(Beginning of Data below)
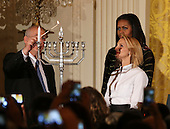 The grand-daughter and son of Shimon Peres, Mika Almog (R) and Chemi Peres (L) lit the menorah while United States President Barack Obama (unseen) and First Lady Michelle Obama (C) watch during the second Hanukkah reception of the day in the East Room of the White House, December 14, 2016, Washington, DC. <br /> Credit: Aude Guerrucci / Pool via CNP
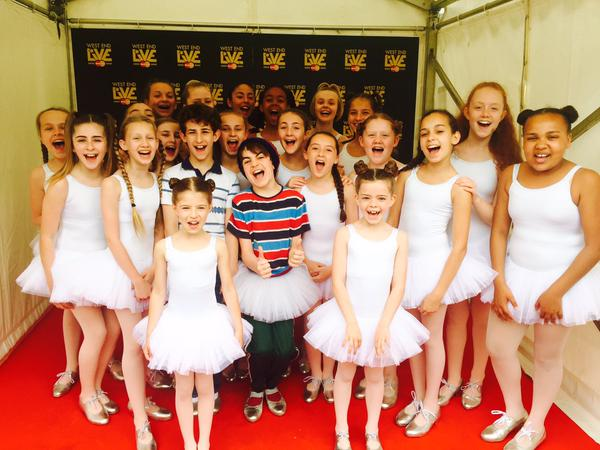 Ollie Jochim (Billy), Todd Bell (Michael) and two casts of Ballet Girls at West End Live 2015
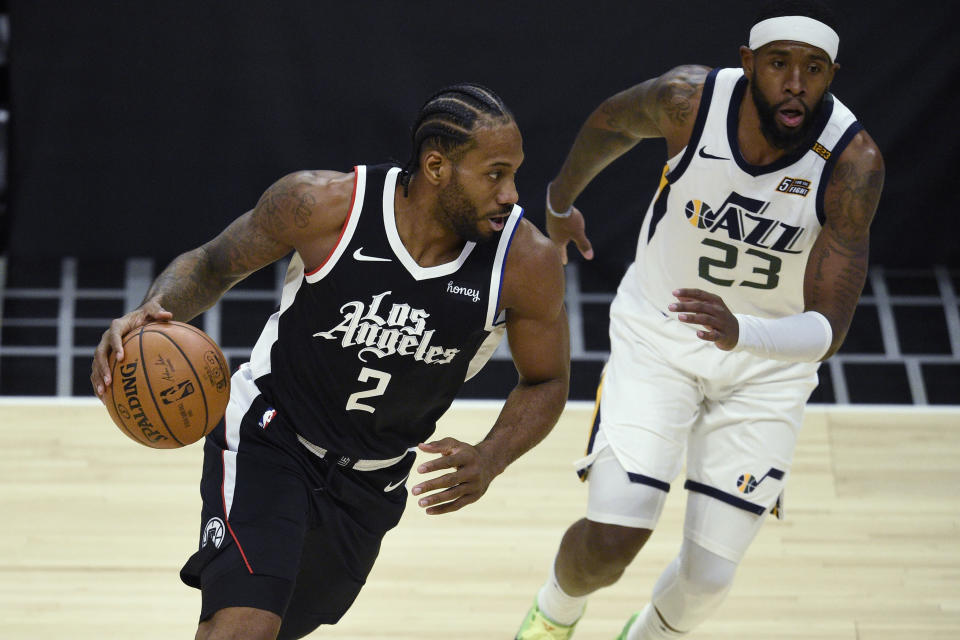 Los Angeles Clippers forward Kawhi Leonard, left, is defended by Utah Jazz forward Royce O'Neale during the first half of an NBA basketball game in Los Angeles, Friday, Feb. 19, 2021. (AP Photo/Kelvin Kuo)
(End of Data below)
◆ **Exercise directions**
Every line between the one containing "Ollie Jochim (Billy), Todd" and the end of the listing, both included, needs to be retyped exactly, minus the pictures.

◆ **Finished task**
 Ollie Jochim (Billy), Todd Bell (Michael) and two casts of Ballet Girls at West End Live 2015
 Los Angeles Clippers forward Kawhi Leonard, left, is defended by Utah Jazz forward Royce O'Neale during the first half of an NBA basketball game in Los Angeles, Friday, Feb. 19, 2021. (AP Photo/Kelvin Kuo)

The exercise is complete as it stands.